### [INFORMATION SUPPLIED]
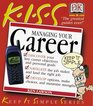 KISS Guide to Managing Your Career
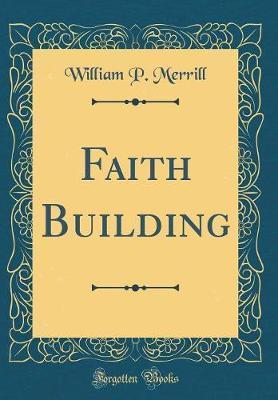 Faith Building (Classic Reprint) by William P Merrill image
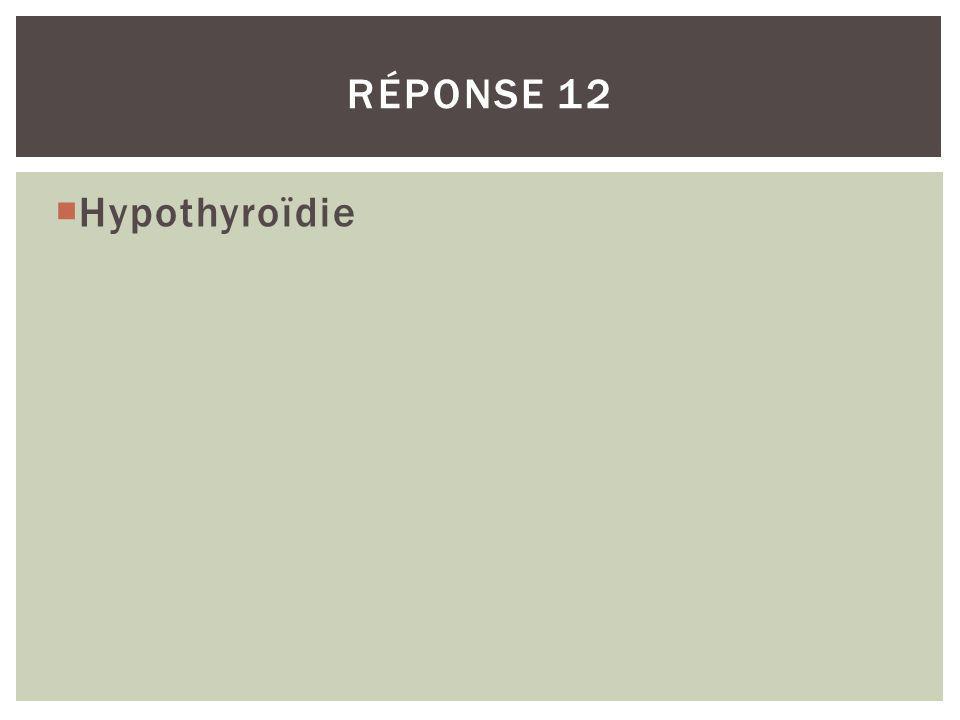 Hypothyroïdie RÉPONSE 12
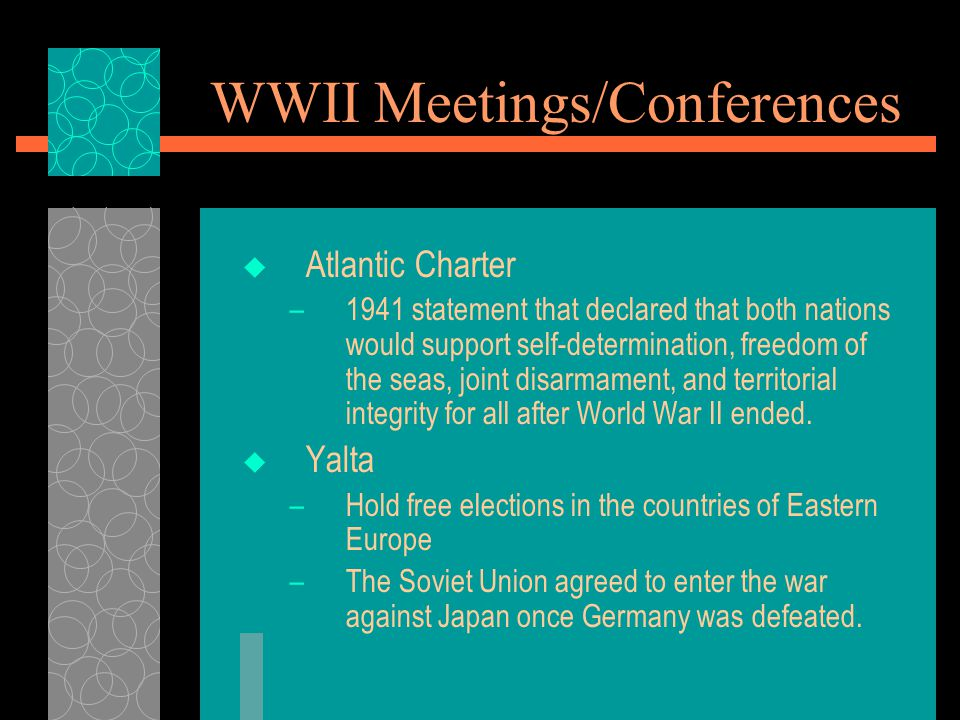 WWII Meetings/Conferences  Atlantic Charter –1941 statement that declared that both nations would support self-determination, freedom of the seas, joint disarmament, and territorial integrity for all after World War II ended.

### [WHAT THIS TASK INVOLVES]
Please return exactly the lines from the one containing "Hypothyroïdie RÉPONSE 12" through the end of the material above, both ends included, but not the pictures.

### [PROBLEM SOLUTION]
 Hypothyroïdie RÉPONSE 12
 WWII Meetings/Conferences  Atlantic Charter –1941 statement that declared that both nations would support self-determination, freedom of the seas, joint disarmament, and territorial integrity for all after World War II ended.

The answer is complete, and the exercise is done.